In a joint letter to the New York Times, Mary Brosnahan, president and CEO of the Coalition for the Homeless, and Joshua Goldfein, an attorney at the Legal Aid Society’s Homeless Rights Project, argued that while the reductions were “deplorable,” many poor New Yorkers were still protected from eviction from emergency housing because of the “right to shelter” that requires the city to shelter those who are homeless by “reason of physical, mental or social dysfunction,” they wrote.

But Alexander Horwitz, the Doe Fund’s chief of staff, said that even so, services weren’t necessarily guaranteed. “While we have the right to shelter in New York, we don’t have a mandate of services, and that is one of the things we believe causes this incredible congestion in the system,” he said.

Two of the Doe Fund’s three programs will face a loss of $3 million, affecting 75 transitional slots that guarantee housing only after residents complete courses and other steps toward self sufficiency.
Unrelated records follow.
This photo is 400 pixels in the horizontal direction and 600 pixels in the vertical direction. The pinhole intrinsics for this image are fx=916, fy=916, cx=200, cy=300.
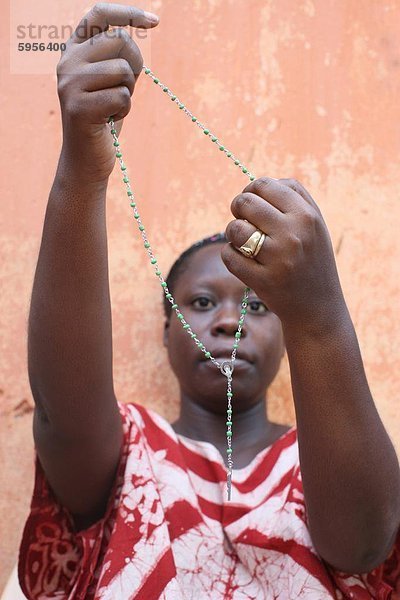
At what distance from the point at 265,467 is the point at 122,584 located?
0.34 m

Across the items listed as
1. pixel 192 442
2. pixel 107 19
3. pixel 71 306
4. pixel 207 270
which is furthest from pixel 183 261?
pixel 107 19

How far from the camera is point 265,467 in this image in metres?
1.50

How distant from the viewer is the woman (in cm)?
110

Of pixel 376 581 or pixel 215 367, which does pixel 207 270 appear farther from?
pixel 376 581

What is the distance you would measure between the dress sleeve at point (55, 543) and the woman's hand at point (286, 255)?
44cm

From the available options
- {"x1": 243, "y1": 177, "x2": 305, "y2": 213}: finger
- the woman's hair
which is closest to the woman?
{"x1": 243, "y1": 177, "x2": 305, "y2": 213}: finger

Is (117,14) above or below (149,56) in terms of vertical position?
above

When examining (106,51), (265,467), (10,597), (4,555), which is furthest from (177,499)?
(106,51)

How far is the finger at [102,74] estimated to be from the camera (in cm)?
110

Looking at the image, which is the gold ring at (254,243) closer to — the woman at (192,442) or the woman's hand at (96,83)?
the woman at (192,442)

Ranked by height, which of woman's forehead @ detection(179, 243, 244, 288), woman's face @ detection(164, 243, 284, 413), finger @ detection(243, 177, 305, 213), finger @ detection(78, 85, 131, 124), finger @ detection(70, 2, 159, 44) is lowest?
woman's face @ detection(164, 243, 284, 413)

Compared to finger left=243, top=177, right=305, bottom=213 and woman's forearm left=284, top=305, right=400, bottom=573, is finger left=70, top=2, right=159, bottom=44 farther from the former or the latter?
woman's forearm left=284, top=305, right=400, bottom=573

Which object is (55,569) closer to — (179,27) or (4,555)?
(4,555)

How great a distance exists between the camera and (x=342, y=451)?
115 centimetres
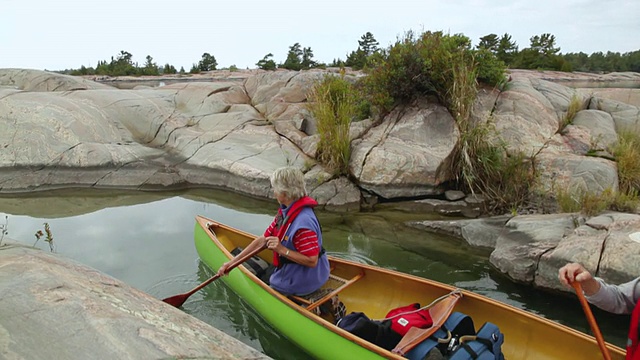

Up to three people cycle through each bed per year. While the funding can be used toward other projects such as improving social services and security, he still called the reallocation “doubly injurious” because while permanent housing embraced by the Obama administration was often effective for families, there were thousands of single adults returning from prisons into shelters and unprepared for living in apartments.

“They’re missing basic reading and math skills, they’re missing any kind of work history, and they’re missing the soft skills of living on the outside,” Horwitz said. “So taking money away from the programs that help the drivers of the single adult population for permanent housing really serves absolutely nobody.”

DHS spokeswoman Lauren Gray said the agency reached out to nearly all of the affected programs. “We are evaluating the impact of these federal funding cuts in New York City and steps that we may be able to take to mitigate the impact for our clients,” she said. “We value the work of our not-for-profit partners, including the DOE Fund, BRC and others, and we look forward to working with them to address this problem.”

Horwitz said the Doe Fund would pressure HUD to restore its funding for the affected transitional housing slots and that officials from the de Blasio administration and the City Council were assessing how to restore the tear in the safety net. “It may be a long road here,” he said. “But we do believe that what’s right for so many New Yorkers in need will eventually prevail. We just don’t know how yet.”